Rink, I sympathize, turned a large Western Hemlock bowl. It wasn't my usual choice since the wood had dried, but it had very close grain for a softwood so I thought it would be interesting. It ended up being hard work. I guess a combination of dry wood and close grain made for a much different experience than the easy cut, green wood I usually turn. Hopefully you are getting a nice clean surface so not too much sanding. It looks great so far!


----------



## OSU55 (Dec 14, 2012)

Turned several pieces that size on my Nova Galaxi - no problem with motor power. For a drive center for big stuff I like the Elio 3 point drive, https://woodturningtoolstore.com/product/elio-dr-safe-drive-2-5/. Works really well for non- perpendicular ends. Turned end grain bowls, platters, HF's with pith in. Rough turn wet, ca glue the pith, sack up and dry. On HF's sometimes drill out the pith with 3/4", and use that hole to turn the OD, make a tenon, then chuck mount. Sometimes leave the hole open, sometimes use a dowel.


----------



## Rink (Apr 19, 2018)

> Turned several pieces that size on my Nova Galaxi - no problem with motor power. For a drive center for big stuff I like the Elio 3 point drive, https://woodturningtoolstore.com/product/elio-dr-safe-drive-2-5/. Works really well for non- perpendicular ends. Turned end grain bowls, platters, HF's with pith in. Rough turn wet, ca glue the pith, sack up and dry. On HF's sometimes drill out the pith with 3/4", and use that hole to turn the OD, make a tenon, then chuck mount. Sometimes leave the hole open, sometimes use a dowel.
> 
> - OSU55


That Elio looks different and interesting. I need to think about that. Different animal, but I also like the looks of this one, too.

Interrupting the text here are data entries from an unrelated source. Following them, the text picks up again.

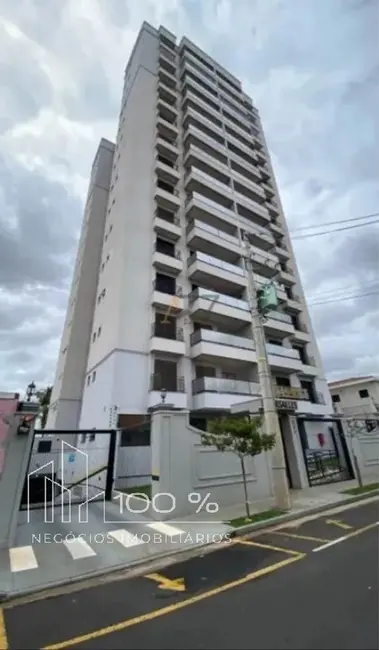 Foto 1 de Apartamento com 3 quartos à venda, 83m2 em Sao Jose Do Rio Preto - SP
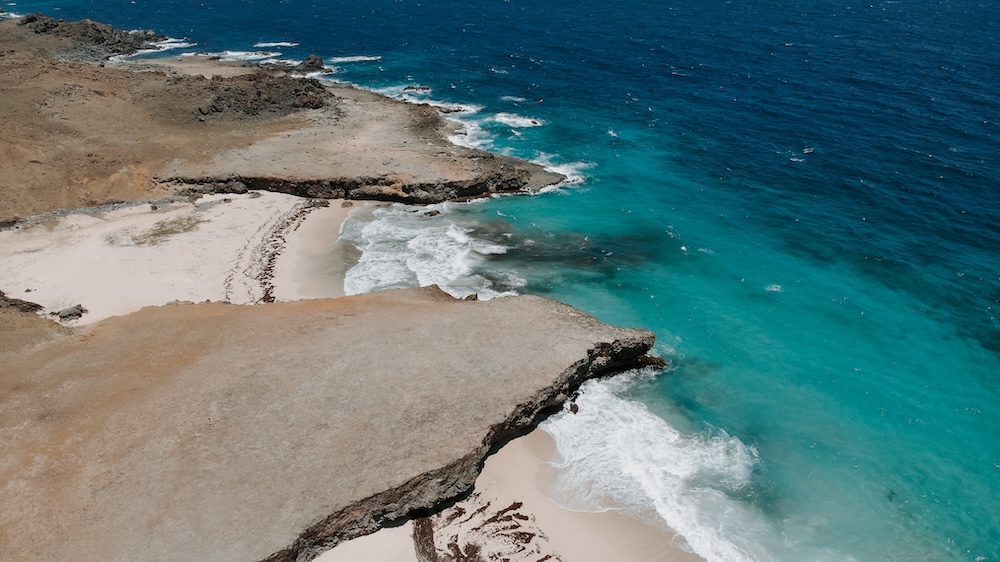 Arikok Aruba nationaal park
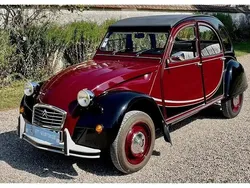 Noir Utilisé 2011 Citroën 2CV Charleston | 19 900 €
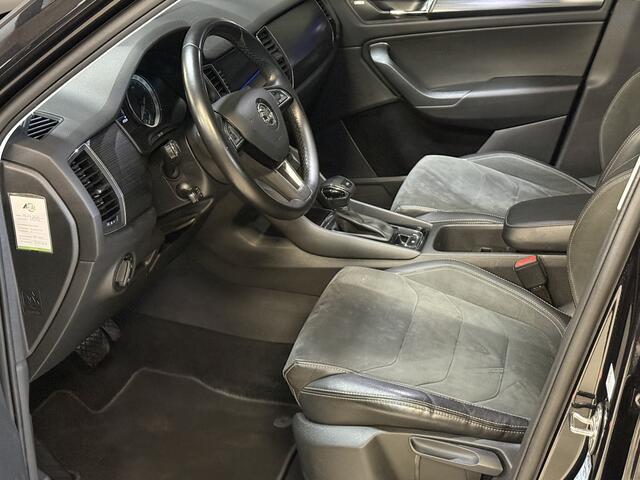 Skoda Kodiaq 1.5 TSI Limited Business Edition | Panoramadak | Keyless | Apple Carplay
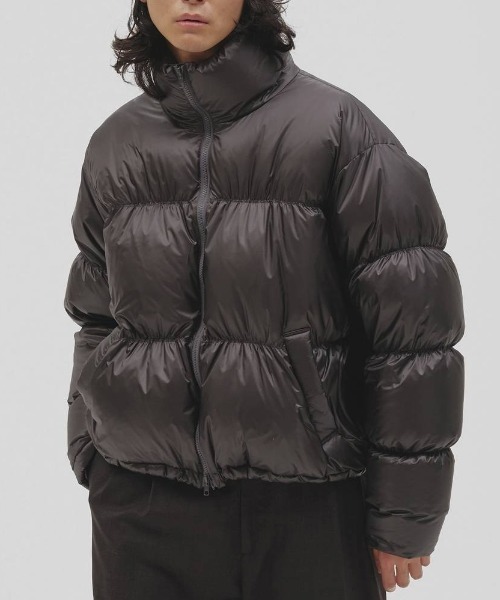 TODAYFUL/トゥデイフル】Standcollar Down Jacket/スタンドカラー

So, I took my piece off the lathe, left it in the chuck. Put it on the floor with chuck on the floor and bowl facing up. I put CA in the very small pith crack in the center of the bowl to stop it from cracking further. The next day, I could not get the chuck back on the lathe. Turns out that the CA glue went completely through the piece, into the chuck. I wasted 3 hours trying to remove the epoxy inside the chuck. I won't make that mistake again.

David


----------